WORK TO BE COMPLETED
Select every line in the records below that contains the word "would", and copy each of those lines. Case counts, so match the capitalization of the word.

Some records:
>> BEGIN

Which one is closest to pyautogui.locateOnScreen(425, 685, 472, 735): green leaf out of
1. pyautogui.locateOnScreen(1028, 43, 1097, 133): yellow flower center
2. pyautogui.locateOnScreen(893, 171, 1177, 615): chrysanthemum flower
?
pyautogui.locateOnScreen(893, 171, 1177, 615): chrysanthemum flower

>> END
>> BEGIN

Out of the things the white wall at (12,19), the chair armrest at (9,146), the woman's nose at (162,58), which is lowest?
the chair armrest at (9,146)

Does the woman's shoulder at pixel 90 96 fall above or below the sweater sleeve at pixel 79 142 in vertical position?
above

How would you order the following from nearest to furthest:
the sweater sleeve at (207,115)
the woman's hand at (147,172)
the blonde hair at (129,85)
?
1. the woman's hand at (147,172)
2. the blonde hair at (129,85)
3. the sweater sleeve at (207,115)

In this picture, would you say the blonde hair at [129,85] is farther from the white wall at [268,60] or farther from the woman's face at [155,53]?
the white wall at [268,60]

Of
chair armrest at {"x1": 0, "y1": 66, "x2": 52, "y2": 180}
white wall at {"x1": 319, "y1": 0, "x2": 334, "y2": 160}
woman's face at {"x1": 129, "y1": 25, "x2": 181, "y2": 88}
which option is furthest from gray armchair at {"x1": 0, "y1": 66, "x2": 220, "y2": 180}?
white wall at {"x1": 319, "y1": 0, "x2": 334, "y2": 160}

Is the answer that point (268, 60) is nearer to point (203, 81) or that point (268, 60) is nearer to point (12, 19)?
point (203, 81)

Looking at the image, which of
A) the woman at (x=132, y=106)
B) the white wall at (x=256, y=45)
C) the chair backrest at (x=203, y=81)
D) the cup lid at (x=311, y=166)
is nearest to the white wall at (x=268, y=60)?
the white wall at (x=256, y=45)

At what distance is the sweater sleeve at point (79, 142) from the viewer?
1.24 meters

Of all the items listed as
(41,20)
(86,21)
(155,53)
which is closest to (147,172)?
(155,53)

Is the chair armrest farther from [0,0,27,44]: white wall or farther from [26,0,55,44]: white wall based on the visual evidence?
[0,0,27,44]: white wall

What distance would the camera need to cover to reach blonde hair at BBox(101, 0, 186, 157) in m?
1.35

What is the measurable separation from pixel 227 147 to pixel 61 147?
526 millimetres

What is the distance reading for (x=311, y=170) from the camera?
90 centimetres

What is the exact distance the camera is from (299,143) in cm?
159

>> END

SOLUTION TO THE EXERCISE
How would you order the following from nearest to furthest:
In this picture, would you say the blonde hair at [129,85] is farther from the white wall at [268,60] or farther from the woman's face at [155,53]?
What distance would the camera need to cover to reach blonde hair at BBox(101, 0, 186, 157) in m?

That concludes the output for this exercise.